#### STATED EXERCISE A
Return the entries below unchanged, starting at the first of them and ending at the line that contains "3088 centimetres".

+++ PASSAGE SHOWN

Commodification of carbon provides fertile ground for agrarian injustice, conference is told
Timber is stacked in piles at a sawmill in Anapu, Brazil. Kirtana Chandrasekaran of Friends of the Earth International has said that the rapid escalation of “green capitalism” is an area of great concern for agrarian movements.(Photo: Dado Galdieri / Bloomberg via Getty Images)

Carbon offsetting schemes allow polluting companies to buy carbon credits to compensate for the greenhouse gases they emit. But the growing need for carbon offsetting areas fuels land grabs and the expropriation of emission rights.

The response to the climate crisis is being captured by corporate interests and elites seeking to peddle “false solutions” that often worsen agrarian injustices through the displacement of people and the dispossession of land. 

This is rooted in the fact that many of these supposed solutions — such as carbon offsetting schemes — centre around new forms of control over land, according to Diana Aguiar of the Universidade Federal da Bahia, Brazil.

“There is a stark divide between agrarian and environmental agendas,” she said, before referencing a quote by the Brazilian environmentalist Chico Mendes: “Environmentalism without class struggle is just gardening.”

Aguiar was participating in an online discussion, Agrarian Struggles and Resistance”, which formed part of the Conference on Climate Change and Agrarian Justice hosted by the Institute for Poverty, Land and Agrarian Studies (Plaas), the Journal of Peasant Studies, the Transnational Institute and the Collective of Agrarian Scholar-Activists from the Global South.

Her fellow speakers were Kirtana Chandrasekaran of Friends of the Earth International; Boaventura Monjane of Plaas; and Beyza Üstün of the HDP (Peoples’ Democratic Party) Ecology Commission in Turkey.

Crisis of carbon commodification

Agrarian injustices and the climate crisis have many of the same root causes, said Chandrasekaran. These include capitalist accumulation and neocolonialism.

She identified the rapid escalation of “green capitalism” as an area of great concern for agrarian movements. 

“No matter what our movements are doing, it is very clear that for the corporate sector, agribusinesses, fossil fuel giants … they are planning for more fossil fuel emission-intensive growth for decades to come,” she said.

“[This is] increasingly being hidden behind the so-called net-zero emissions smokescreen, which means essentially … that you can continue [using] fossil fuels, with the idea that you can then balance it out by somehow removing carbon from the atmosphere or through carbon offsets.”

Chandrasekaran said that the corporate sector had “breathed life” into carbon financing — a funding tool that places a financial value on carbon emissions — and the carbon offset market, while creating a massive new financial asset class from nature.

++++++

#### STATED EXERCISE B
Answer these questions on the article above about carbon commodification:
(i) Which university is Diana Aguiar affiliated with?
(ii) Which Brazilian environmentalist did Aguiar quote?
(iii) Which two root causes did Chandrasekaran say agrarian injustices and the climate crisis share?

+++ DATA EXCERPTS

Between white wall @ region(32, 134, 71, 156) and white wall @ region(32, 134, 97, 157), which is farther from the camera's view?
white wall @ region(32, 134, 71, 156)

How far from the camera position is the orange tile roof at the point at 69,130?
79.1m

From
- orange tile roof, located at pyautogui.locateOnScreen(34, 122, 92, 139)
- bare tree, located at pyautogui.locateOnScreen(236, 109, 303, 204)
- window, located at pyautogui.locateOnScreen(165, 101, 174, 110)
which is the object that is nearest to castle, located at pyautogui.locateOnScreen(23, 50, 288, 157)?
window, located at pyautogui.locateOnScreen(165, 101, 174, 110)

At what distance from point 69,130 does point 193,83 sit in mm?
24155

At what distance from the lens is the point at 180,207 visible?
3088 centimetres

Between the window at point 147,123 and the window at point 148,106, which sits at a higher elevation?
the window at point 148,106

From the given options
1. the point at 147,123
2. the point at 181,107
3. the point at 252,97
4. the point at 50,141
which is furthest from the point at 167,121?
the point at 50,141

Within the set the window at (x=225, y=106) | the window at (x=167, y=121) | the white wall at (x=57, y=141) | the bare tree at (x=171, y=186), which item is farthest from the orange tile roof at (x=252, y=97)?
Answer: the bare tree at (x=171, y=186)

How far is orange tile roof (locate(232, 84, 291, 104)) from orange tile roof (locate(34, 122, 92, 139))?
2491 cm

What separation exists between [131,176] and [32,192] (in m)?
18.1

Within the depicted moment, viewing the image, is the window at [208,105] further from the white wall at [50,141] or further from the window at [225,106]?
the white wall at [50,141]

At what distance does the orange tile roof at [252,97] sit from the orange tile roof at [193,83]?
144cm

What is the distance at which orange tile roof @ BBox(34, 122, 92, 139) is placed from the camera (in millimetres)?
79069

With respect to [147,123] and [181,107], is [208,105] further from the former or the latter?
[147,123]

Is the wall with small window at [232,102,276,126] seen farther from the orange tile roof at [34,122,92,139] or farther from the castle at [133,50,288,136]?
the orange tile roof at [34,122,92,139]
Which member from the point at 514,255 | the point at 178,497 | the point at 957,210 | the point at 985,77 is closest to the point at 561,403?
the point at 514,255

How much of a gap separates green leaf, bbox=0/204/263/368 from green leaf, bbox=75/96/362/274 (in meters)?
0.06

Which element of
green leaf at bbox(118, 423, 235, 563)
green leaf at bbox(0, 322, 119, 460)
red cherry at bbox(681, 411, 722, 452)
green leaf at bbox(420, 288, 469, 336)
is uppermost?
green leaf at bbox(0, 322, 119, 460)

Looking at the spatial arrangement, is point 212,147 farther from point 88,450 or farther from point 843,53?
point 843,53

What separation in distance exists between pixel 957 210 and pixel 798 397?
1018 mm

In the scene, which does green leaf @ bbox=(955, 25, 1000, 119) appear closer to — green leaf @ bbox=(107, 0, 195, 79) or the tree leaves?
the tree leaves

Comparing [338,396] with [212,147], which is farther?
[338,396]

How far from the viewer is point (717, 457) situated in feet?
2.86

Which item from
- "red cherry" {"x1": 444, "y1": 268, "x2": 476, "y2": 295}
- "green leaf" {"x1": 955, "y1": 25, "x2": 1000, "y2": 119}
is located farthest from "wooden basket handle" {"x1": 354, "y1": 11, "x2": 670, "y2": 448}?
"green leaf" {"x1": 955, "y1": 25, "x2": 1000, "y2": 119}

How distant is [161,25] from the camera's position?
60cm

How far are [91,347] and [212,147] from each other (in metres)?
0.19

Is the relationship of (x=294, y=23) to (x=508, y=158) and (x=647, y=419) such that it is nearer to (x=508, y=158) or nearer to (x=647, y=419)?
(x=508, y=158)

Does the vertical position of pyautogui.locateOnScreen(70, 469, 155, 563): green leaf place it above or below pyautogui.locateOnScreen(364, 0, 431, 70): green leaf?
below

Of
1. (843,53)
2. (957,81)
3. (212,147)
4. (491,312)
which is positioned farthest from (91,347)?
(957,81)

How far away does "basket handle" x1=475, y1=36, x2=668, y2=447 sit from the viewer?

++++++

#### SOLUTION A
Between white wall @ region(32, 134, 71, 156) and white wall @ region(32, 134, 97, 157), which is farther from the camera's view?
white wall @ region(32, 134, 71, 156)

How far from the camera position is the orange tile roof at the point at 69,130?
79.1m

From
- orange tile roof, located at pyautogui.locateOnScreen(34, 122, 92, 139)
- bare tree, located at pyautogui.locateOnScreen(236, 109, 303, 204)
- window, located at pyautogui.locateOnScreen(165, 101, 174, 110)
which is the object that is nearest to castle, located at pyautogui.locateOnScreen(23, 50, 288, 157)?
window, located at pyautogui.locateOnScreen(165, 101, 174, 110)

At what distance from point 69,130 does point 193,83 sit in mm?
24155

At what distance from the lens is the point at 180,207 visible?
3088 centimetres

#### SOLUTION B
(i) The Universidade Federal da Bahia, Brazil.
(ii) Chico Mendes.
(iii) Capitalist accumulation and neocolonialism.